#### Passage for review ####

# Advance Pitstop…car service price confusion



## Squonk (6 Aug 2009)

I have used Advance Pitstop in the past for my car servicing. They are convenient and seem to do a good job.  I dropped my car in to day for a full service. My car is 1.6L. I was expecting to pay €180 minus the 10% discount that they are advertising at the moment on their leaflets in the garage and online at http://www.advancepitstop.com/index.php?id=38. So I expected to pay €162 assuming no extra work was needed. I have paid along these lines in the past.

I picked the car up at lunchtime and was asked for €210 (with no additional work done)! Yer man in charge said the €180 price only applied to cars up to 1.1 litre, news to me! I asked him did the €210 already include the 10% discount and he said it did (which would have made the service approx €233 before discount, not exactly a round number!). I wasn’t happy but I saw little choice but to pay. As my credit card was being processed I looked at the posters in the shop and they explicitly said that a 1L to 2L service is €180 (in a small footnote mind), and €210 for engine sizes above that. Yer man said that the €210 price is what his computer was telling him (where did the 10% discount go??). Anyway after some to-ing and fro-ing he refunded me €48 (€210-(€180-10% discount)).

#### Dataset section ####

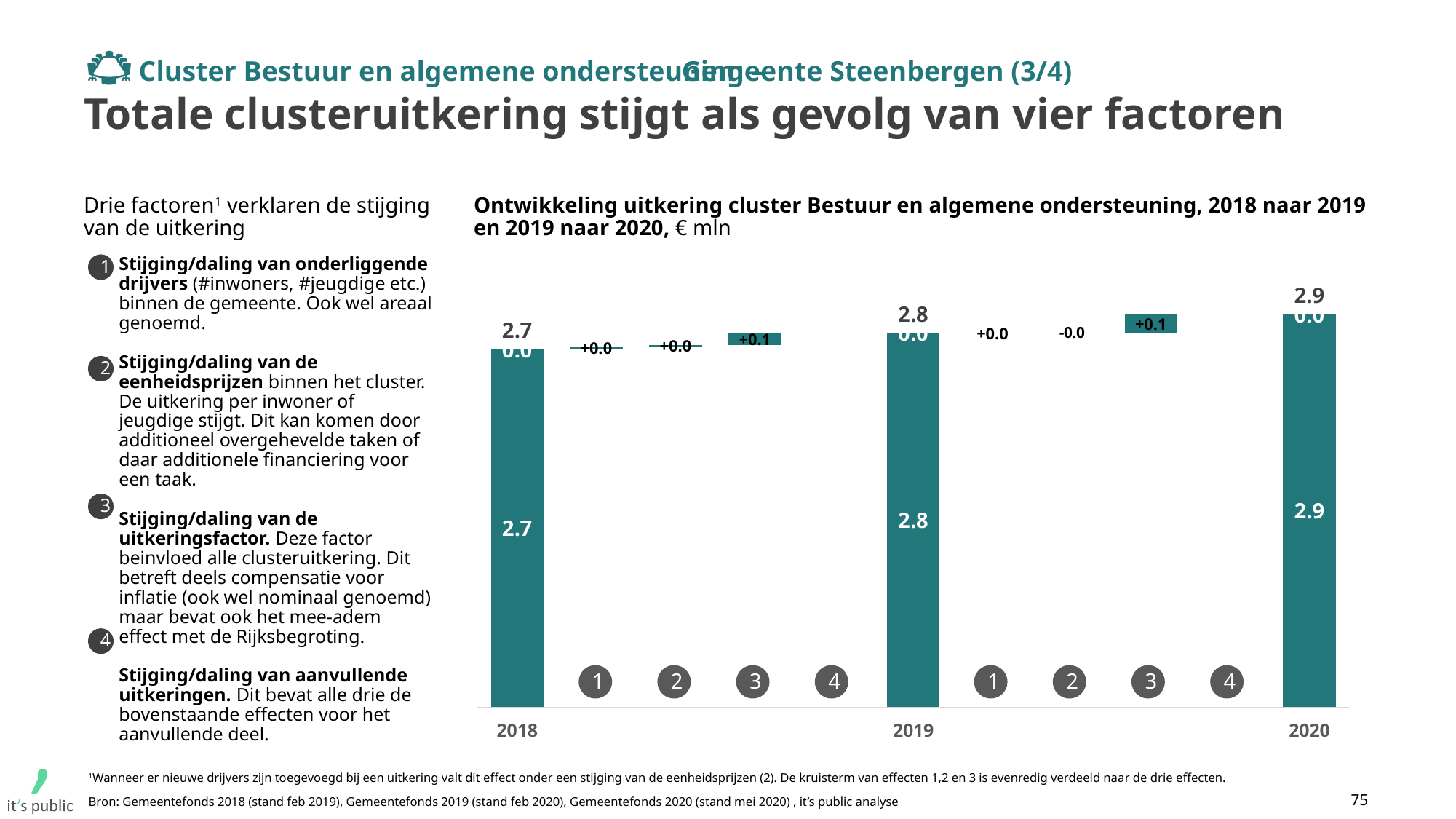
Which is larger, the total for 2019 or the total for 2020? 2020 What is the total uitkering for 2020 shown on the chart? 2.9 Which year has the lowest total uitkering on the chart? 2018 What is the total uitkering for 2018 shown on the chart? 2.7 What is the difference between the 2020 total and the 2018 total? 0.2 In what unit are the values on the chart expressed, according to the chart title? € mln What is the total uitkering for 2019 shown on the chart? 2.8 Which year has the highest total uitkering on the chart? 2020 What is the labelled effect of factor 3 in the step from 2019 to 2020? +0.1 What is the labelled effect of factor 3 in the step from 2018 to 2019? +0.1 Do the yearly totals rise or fall from 2018 to 2020? rise What kind of chart is shown on the slide? bar chart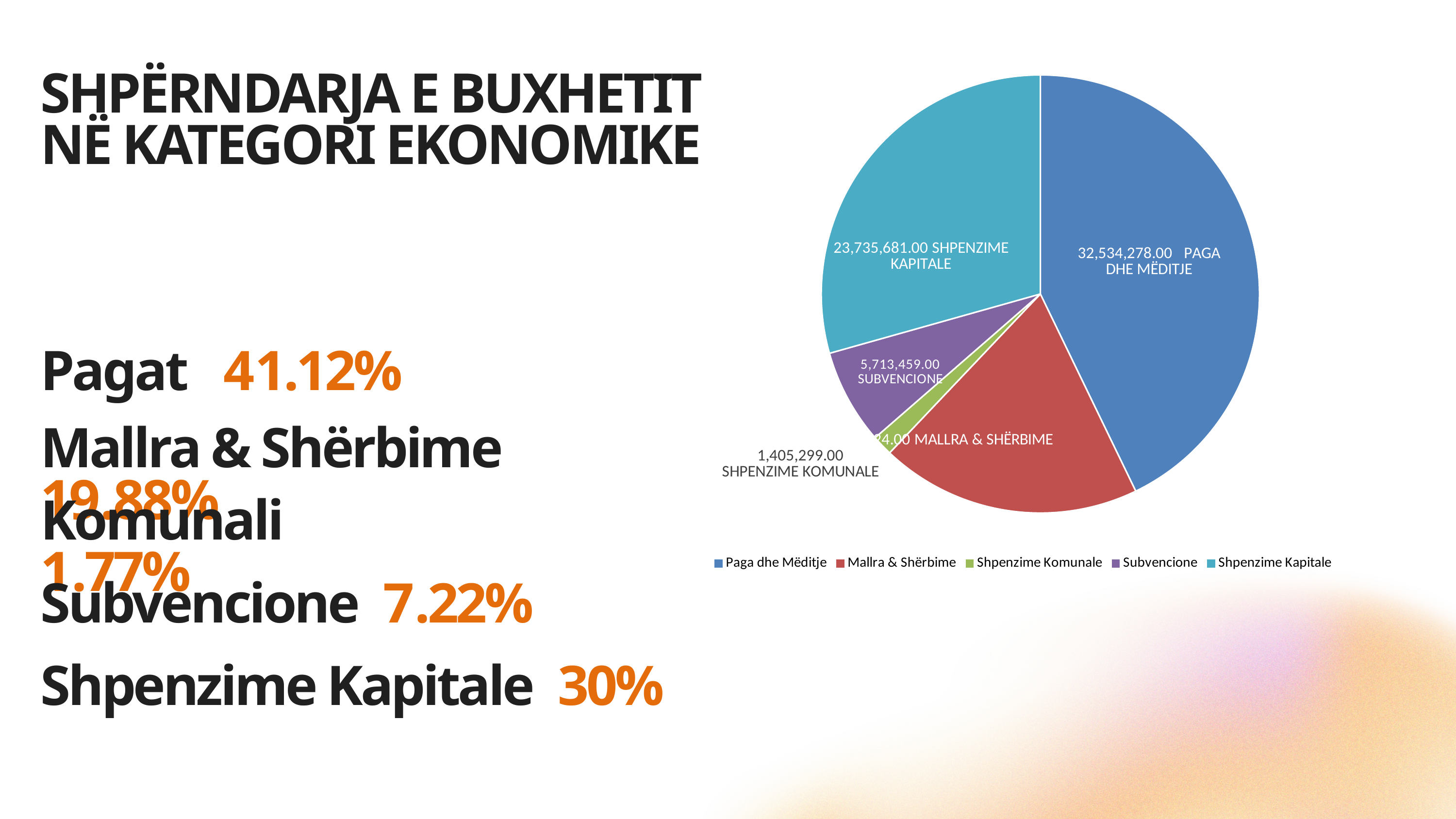
What is the difference between the Paga dhe Mëditje value and the Shpenzime Kapitale value in the pie chart? 8,798,597.00 Which category has the largest slice in the pie chart? Paga dhe Mëditje What type of chart is shown on the slide? Pie chart What is the value of the Paga dhe Mëditje slice in the pie chart? 32,534,278.00 How many slices does the pie chart have? 5 What colour is the Paga dhe Mëditje slice in the pie chart? Blue Which category has the smallest slice in the pie chart? Shpenzime Komunale What is the value of the Shpenzime Kapitale slice in the pie chart? 23,735,681.00 What is the value of the Shpenzime Komunale slice in the pie chart? 1,405,299.00 What is the value of the Subvencione slice in the pie chart? 5,713,459.00 What is the difference between the Subvencione value and the Shpenzime Komunale value in the pie chart? 4,308,160.00 Which is larger in the pie chart, Subvencione or Shpenzime Komunale? Subvencione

####

Assignment> Retype the Advance Pitstop post word for word, starting with "I picked the" and going on through "me €48 (€210-(€180-10% discount)).". You won't need the lines above for this.

Response to the exercise>
I picked the car up at lunchtime and was asked for €210 (with no additional work done)! Yer man in charge said the €180 price only applied to cars up to 1.1 litre, news to me! I asked him did the €210 already include the 10% discount and he said it did (which would have made the service approx €233 before discount, not exactly a round number!). I wasn’t happy but I saw little choice but to pay. As my credit card was being processed I looked at the posters in the shop and they explicitly said that a 1L to 2L service is €180 (in a small footnote mind), and €210 for engine sizes above that. Yer man said that the €210 price is what his computer was telling him (where did the 10% discount go??). Anyway after some to-ing and fro-ing he refunded me €48 (€210-(€180-10% discount)).